Vou repetir porque essa frase deveria ser decorada. O ideal seria decorá-la.


Enquanto a gente tem essa espiral sagrada que sopra diante de nós, nós não nos incomodamos com os pequenos inconvenientes ou defeitos da grande e santa nau que nos leva, e que é a TFP. A partir do momento em que a gente vai sentindo a demora, a gente vai abrindo os olhos para esse ou aquele inconveniente:

- "Já notou que o fulano é assim? Já notou que o Cicrano faz tal coisa assim que eu não posso suportar? Beltrano não é quem eu pensava! E Mengano é mega!"

E assim a atenção se desvia da finalidade da viagem para concentrar-se no navio. E as questõezinhas internas do navio começam a absorver a atenção. E com isso num jogo muito bem feito do demônio o desejo da Bagarre e do Reino de Maria diminui.


Eu hoje ainda acrescentaria: a devoção, a união, a admiração, o que os senhores queiram, com o Sr. Dr. Plinio, diminui.


A esperança diminui. E o probleminha de amanhã é o que importa.Bem, e a alma é sugada. A alma que foi feita para encontrar um espiral que sopra para cima, é sugada por um espiral que sopra para baixo.


(...)


Então ponto fundamental: é preciso que nós estando na primeira categoria de almas tenhamos aquela atitude de não estar olhando para o navio nem para o que se passa internamente dentro do navio, mas estarmos olhando para o objetivo, para o espiral que nos leva.


É esse o processo psicológico no qual embarcaram os revoltados:

1a fase: peso da demora da Bagarre;

2a fase: a atenção se desvia das finalidades da TFP para se concentrar na vida interna --na “espiritualite”;

3a fase: a alma é sugada numa espiral que sopra para baixo: diminuição da esperança da Bagarre e do Reino de Maria, abertura para o mundo, dedicação preponderante à música (segundo reportagem publicada na “Tribuna do Ceará”, 14/12/99, os corais joanistas “compostos por vozes mistas, e pela Banda sinfônica que, contando com 52 elementos, apenas nos últimos 12 meses já levaram a cabo mais de 200 apresentações”), opção preferencial pela Estrutura.


*


"Jour-le-jour" 17/8/97, parte I, JC lê e comenta uma CSN:


Jó teve uma recompensa terrena, e uma recompensa opulentíssima. Ele foi levado pelos vales e pelos montes, mas ele teve uma recompensa opulentíssima. Uma das recompensas foi o que a Bíblia conta.

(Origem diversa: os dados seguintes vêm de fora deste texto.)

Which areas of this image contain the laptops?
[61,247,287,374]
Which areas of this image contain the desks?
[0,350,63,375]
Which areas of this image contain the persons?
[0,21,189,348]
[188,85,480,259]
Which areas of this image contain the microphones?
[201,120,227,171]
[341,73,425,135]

Quer dizer, a esposa que ele teve, depois os novos filhos, etc., etc., uma das recompensas. Mas outra recompensa é uma glória por onde o nome dele vai chegar até o fim do mundo, e ele vai ser grande no céu, e já é grande no céu por causa daquilo. Jó, durante a provação dele, não era convidado à virtude da resignação. Ele era convidado à virtude da esperança. Resignação pelo que estava acontecendo, mas esperança pelo que ia acontecer.

Donde é que vinha a esperança, se Deus não tinha feito prever nada a ele, não apareceu nenhum profeta a ele para dizer o que é que viria?

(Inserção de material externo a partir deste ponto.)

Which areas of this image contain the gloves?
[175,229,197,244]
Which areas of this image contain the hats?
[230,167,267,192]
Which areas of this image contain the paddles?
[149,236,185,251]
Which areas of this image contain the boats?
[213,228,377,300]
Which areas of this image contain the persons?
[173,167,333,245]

São moções internas da graça, muitas vezes, creio eu, ligadas à mística ordinária, e que faziam com que em concreto aquele tinha uma razão, que ele não sabia porquê, que o levava a esperar tal coisa.

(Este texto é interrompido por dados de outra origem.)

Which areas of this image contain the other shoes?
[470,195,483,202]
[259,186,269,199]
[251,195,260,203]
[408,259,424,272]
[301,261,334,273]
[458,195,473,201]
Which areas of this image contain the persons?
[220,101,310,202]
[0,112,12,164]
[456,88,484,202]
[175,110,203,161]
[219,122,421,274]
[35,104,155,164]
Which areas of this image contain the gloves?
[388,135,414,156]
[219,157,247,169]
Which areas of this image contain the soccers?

E os senhores têm isso. Os senhores sabem que os senhores agora estão sofrendo, os senhores estão sendo escorraçados da sociedade, os senhores estão sendo isolados, os senhores estão sendo debochados, os senhores até tem sofrimentos dentro da TFP, por causa do mau encaixe com esse, com aquele, com aquele outro. Tudo isso os senhores sabem e tem que ter resignação. Mas essa resignação tem que estar toda ela debaixo de uma esperança, porque a voz interior, uma moção interior da graça, como que impulsiona a alma de cada um no sentido de que virá um dia em que tudo isso vai acabar e será o dia da glória nesta terra ainda. Quer dizer, virá uma glória nesta terra.


*


Jour-le-jour” 18/5/97, parte II:


Sem uma graça especial, que é a graça do Grand-Retour, que é uma graça ligada ao dia de hoje muitíssimo, não tem perfeição. (...) sem que o Espírito Santo tome iniciativa e nos transforme, não adianta nós fazermos toda a espécie de esforços e toda a espécie de exercícios. (...) sem essa graça do Grand-Retour eu acho que seria impossível a gente chegar aonde deve. Porque cada um de nós tem obstáculos e obstáculos dentro da alma, que sem uma graça especial não consegue chegar onde deve.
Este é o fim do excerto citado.